* _WRITTEN INSTRUCTION_
Set every record down verbatim and omit the pictures.

START DATA TO PROCESS

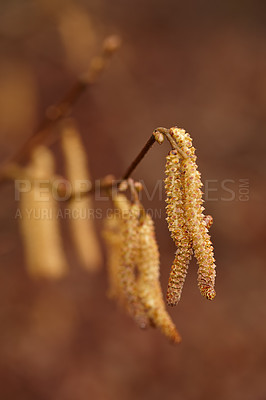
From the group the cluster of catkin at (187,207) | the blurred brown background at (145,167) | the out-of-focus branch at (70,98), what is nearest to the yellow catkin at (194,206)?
the cluster of catkin at (187,207)

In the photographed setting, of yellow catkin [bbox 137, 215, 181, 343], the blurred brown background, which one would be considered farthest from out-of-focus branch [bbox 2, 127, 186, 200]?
the blurred brown background

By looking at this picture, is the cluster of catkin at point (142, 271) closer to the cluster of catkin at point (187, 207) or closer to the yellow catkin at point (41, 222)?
the cluster of catkin at point (187, 207)

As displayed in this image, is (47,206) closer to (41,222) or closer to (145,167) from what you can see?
(41,222)

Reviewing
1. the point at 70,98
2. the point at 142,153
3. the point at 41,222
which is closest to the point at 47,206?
A: the point at 41,222

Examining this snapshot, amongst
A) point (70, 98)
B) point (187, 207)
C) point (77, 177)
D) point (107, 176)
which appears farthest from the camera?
point (77, 177)

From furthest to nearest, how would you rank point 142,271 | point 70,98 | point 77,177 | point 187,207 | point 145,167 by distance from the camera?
1. point 145,167
2. point 77,177
3. point 70,98
4. point 142,271
5. point 187,207

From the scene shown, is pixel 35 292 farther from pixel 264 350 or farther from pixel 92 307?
pixel 264 350

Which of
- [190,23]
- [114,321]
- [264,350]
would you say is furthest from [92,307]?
[190,23]

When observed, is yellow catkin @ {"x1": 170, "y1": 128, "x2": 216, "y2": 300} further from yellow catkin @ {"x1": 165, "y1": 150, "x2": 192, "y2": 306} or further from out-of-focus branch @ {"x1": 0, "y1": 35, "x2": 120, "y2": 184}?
out-of-focus branch @ {"x1": 0, "y1": 35, "x2": 120, "y2": 184}
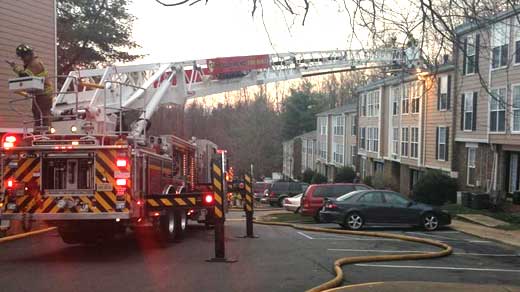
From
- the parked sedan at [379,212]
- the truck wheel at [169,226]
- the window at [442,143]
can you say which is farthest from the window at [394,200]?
the window at [442,143]

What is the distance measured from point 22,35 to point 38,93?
637 centimetres

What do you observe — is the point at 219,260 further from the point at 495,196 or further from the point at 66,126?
the point at 495,196

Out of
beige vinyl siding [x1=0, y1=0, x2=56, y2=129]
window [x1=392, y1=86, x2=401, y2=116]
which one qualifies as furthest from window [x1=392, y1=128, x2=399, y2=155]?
beige vinyl siding [x1=0, y1=0, x2=56, y2=129]

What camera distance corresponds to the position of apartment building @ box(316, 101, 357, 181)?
54.2 m

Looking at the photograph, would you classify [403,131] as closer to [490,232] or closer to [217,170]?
[490,232]

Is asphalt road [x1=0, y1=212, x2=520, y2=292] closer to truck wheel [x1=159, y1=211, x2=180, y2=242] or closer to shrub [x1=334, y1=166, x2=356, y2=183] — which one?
truck wheel [x1=159, y1=211, x2=180, y2=242]

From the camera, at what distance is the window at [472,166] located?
28.2 metres

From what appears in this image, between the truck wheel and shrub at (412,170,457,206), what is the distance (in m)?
17.9

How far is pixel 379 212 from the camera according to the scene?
63.2ft

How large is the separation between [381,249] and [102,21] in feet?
79.9

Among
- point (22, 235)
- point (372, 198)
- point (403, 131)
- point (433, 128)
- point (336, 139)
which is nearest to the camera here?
point (22, 235)

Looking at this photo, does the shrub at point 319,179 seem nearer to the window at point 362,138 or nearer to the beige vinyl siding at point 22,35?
the window at point 362,138

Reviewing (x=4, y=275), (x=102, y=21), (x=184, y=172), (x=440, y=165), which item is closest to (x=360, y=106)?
(x=440, y=165)

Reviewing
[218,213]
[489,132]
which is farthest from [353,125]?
[218,213]
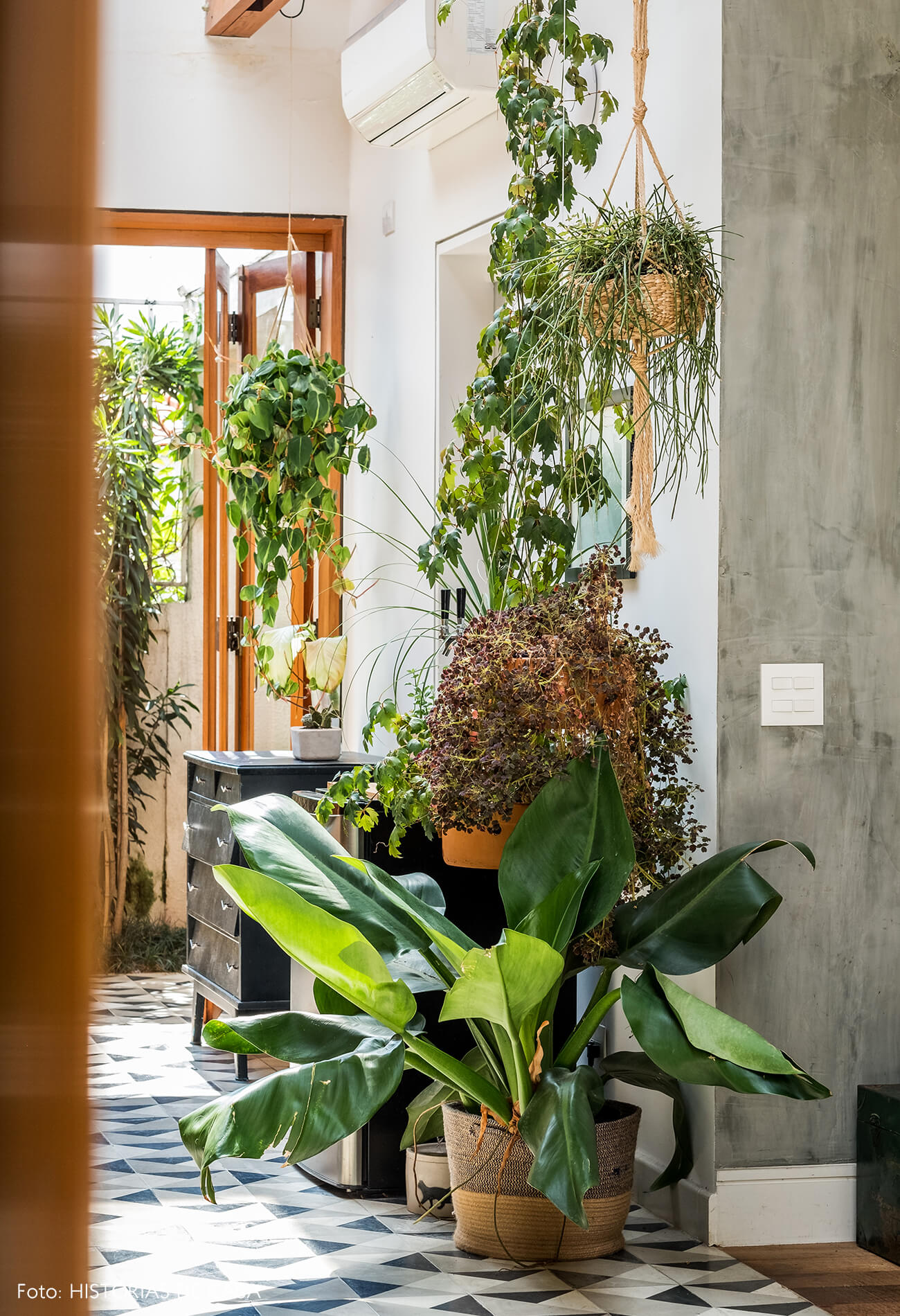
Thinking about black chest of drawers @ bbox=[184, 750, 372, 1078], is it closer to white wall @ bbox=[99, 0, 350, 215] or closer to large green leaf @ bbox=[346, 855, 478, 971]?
large green leaf @ bbox=[346, 855, 478, 971]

END DATA TO PROCESS

* _COMPLETE RESPONSE_
From the group the cluster of catkin at (187,207) | the blurred brown background at (145,167) | the out-of-focus branch at (70,98), what is nearest to the yellow catkin at (194,206)?
the cluster of catkin at (187,207)

In the photographed setting, of yellow catkin [bbox 137, 215, 181, 343], the blurred brown background, which one would be considered farthest from out-of-focus branch [bbox 2, 127, 186, 200]?
the blurred brown background

By looking at this picture, is the cluster of catkin at point (142, 271) closer to the cluster of catkin at point (187, 207) or closer to the yellow catkin at point (41, 222)?
the cluster of catkin at point (187, 207)

As displayed in this image, is (47,206) closer to (41,222) or closer to (145,167) from what you can see?
(41,222)

Reviewing
1. the point at 70,98
2. the point at 142,153
3. the point at 41,222
which is closest to the point at 47,206?
A: the point at 41,222

Examining this snapshot, amongst
A) point (70, 98)
B) point (187, 207)
C) point (77, 177)
D) point (107, 176)
which appears farthest from the camera?
point (77, 177)

From furthest to nearest, how would you rank point 142,271 | point 70,98 | point 77,177 | point 187,207 | point 145,167 by distance from the camera?
1. point 145,167
2. point 77,177
3. point 70,98
4. point 142,271
5. point 187,207

From the scene shown, is pixel 35 292 farther from pixel 264 350 or farther from pixel 92 307?
pixel 264 350

Which of
- [190,23]
- [114,321]
- [264,350]
would you say is furthest from [92,307]?
[190,23]

When observed, is yellow catkin @ {"x1": 170, "y1": 128, "x2": 216, "y2": 300} further from yellow catkin @ {"x1": 165, "y1": 150, "x2": 192, "y2": 306} or further from out-of-focus branch @ {"x1": 0, "y1": 35, "x2": 120, "y2": 184}?
out-of-focus branch @ {"x1": 0, "y1": 35, "x2": 120, "y2": 184}
From
- the parked sedan at [379,212]
- the truck wheel at [169,226]
- the window at [442,143]
can you say which is farthest from the window at [394,200]?
the window at [442,143]

What is the distance measured from point 22,35 to point 38,93?
637 centimetres

What do you observe — is the point at 219,260 further from the point at 495,196 or further from the point at 66,126?
the point at 495,196

Out of
beige vinyl siding [x1=0, y1=0, x2=56, y2=129]
window [x1=392, y1=86, x2=401, y2=116]
which one qualifies as furthest from window [x1=392, y1=128, x2=399, y2=155]?
beige vinyl siding [x1=0, y1=0, x2=56, y2=129]

What camera distance corresponds to the position of apartment building @ box(316, 101, 357, 181)?
54.2 m

Looking at the photograph, would you classify [403,131] as closer to [490,232] or closer to [217,170]?
[490,232]

Is asphalt road [x1=0, y1=212, x2=520, y2=292] closer to truck wheel [x1=159, y1=211, x2=180, y2=242] or closer to shrub [x1=334, y1=166, x2=356, y2=183] — which one?
truck wheel [x1=159, y1=211, x2=180, y2=242]

From the camera, at what distance is the window at [472,166] located?
28.2 metres

From what appears in this image, between the truck wheel and shrub at (412,170,457,206), what is the distance (in m)?
17.9

How far is pixel 379 212 from the camera according to the scene?
63.2ft

How large is the separation between [381,249] and [102,21] in feet?
79.9

Among
- point (22, 235)
- point (372, 198)
- point (403, 131)
- point (433, 128)
- point (336, 139)
which is nearest to the camera here?
point (22, 235)

Looking at this photo, does the shrub at point 319,179 seem nearer to the window at point 362,138 or nearer to the beige vinyl siding at point 22,35?
the window at point 362,138

Reviewing (x=4, y=275), (x=102, y=21), (x=184, y=172), (x=440, y=165), which item is closest to (x=360, y=106)?
(x=440, y=165)

Reviewing
[218,213]
[489,132]
which is farthest from [353,125]?
[218,213]
Thinking about black chest of drawers @ bbox=[184, 750, 372, 1078], is it closer to white wall @ bbox=[99, 0, 350, 215] or closer to large green leaf @ bbox=[346, 855, 478, 971]?
large green leaf @ bbox=[346, 855, 478, 971]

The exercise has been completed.